You've Been Cutting Pizza Wrong Your Whole Life

How you slice up your pizza can be kind of dicey depending on who is eating it. From the geometric shape of your pizza slices (via Kitchn) to what you use to cut it up, who knew there was so much controversy over a simple slice of 'za? But when it comes to pizza, emotions can run high. And for good reason. Americans like their pizza. In fact, on an annual basis, we spend $38 billion on our beloved pizza pies and we eat about 46 slices of pizza per year (via The Sauce by Slice). Whether it's store bought, homemade, or made at the local pizzeria, we have a natural propensity to expect it to meet certain subjective standards.

We've all heard the complaints. The pizza cuts are jagged. It isn't completely sliced. What happened to all of the cheese? Who gets the biggest slice? His piece has more pepperoni; her piece has all of the olives. Not fair. Well, these complaints are rooted in truth. It's time to face facts. You've probably been cutting your pizza wrong your whole life. But the solution is pretty simple. It turns out this simple shearing tool that rests in your knife block or in a kitchen drawer will not only slice up your pizza perfectly, it will silence some of those complaints. How do you get the best cut and the optimal slice of cheesy, doughy goodness with the right ratio of toppings on each slice?

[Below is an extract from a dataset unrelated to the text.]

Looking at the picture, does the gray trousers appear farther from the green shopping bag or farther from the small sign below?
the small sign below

Use scissors to cut your pizza

It might give you pause, but the kitchen apparatus that you should be using to slice-up your pie, and that has a strong contingency of pizza-loving supporters, are scissors. According to Love Food, a pizza wheel tends to drag the toppings off while using scissors help keep everything on top of the pizza, where it should be. Scissors ensure you get a clean pizza cut (via The Kitchn). Using food shears is also rooted in Italian tradition. Restaurateur Jim Lahey told Food & Wine that by using shears, Italian pizzerias can customize the slice size for the customer without disturbing all of the meat, cheese, and vegetable goodness that tops it. Lahey does caution that you might want to let the pizza cool a bit before cutting or the cheese could burn your hands.    

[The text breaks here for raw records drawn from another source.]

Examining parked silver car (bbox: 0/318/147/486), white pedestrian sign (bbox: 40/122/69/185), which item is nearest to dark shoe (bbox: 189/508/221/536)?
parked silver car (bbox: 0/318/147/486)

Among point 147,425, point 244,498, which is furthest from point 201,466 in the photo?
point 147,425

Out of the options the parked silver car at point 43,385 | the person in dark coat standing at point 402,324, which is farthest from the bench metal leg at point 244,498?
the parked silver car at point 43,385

However, if you're part of the Internet crowd who find using scissors to cut pizza bizarre (via Delish) or who grew-up using the pizza wheel and nostalgia, along with fear of change, has you unable to cut ties, it's recommended you keep the wheel sharp to get a clean cut that goes through the pizza cornicione, or "end crust." Also, cut your pizza right out of the oven before the crust can toughen up. Additionally you can use a chef's knife that is the length of the pizza's diameter, and cut it using a rocking back and forth motion to ensure the cheese doesn't get stuck (via Food and Wine).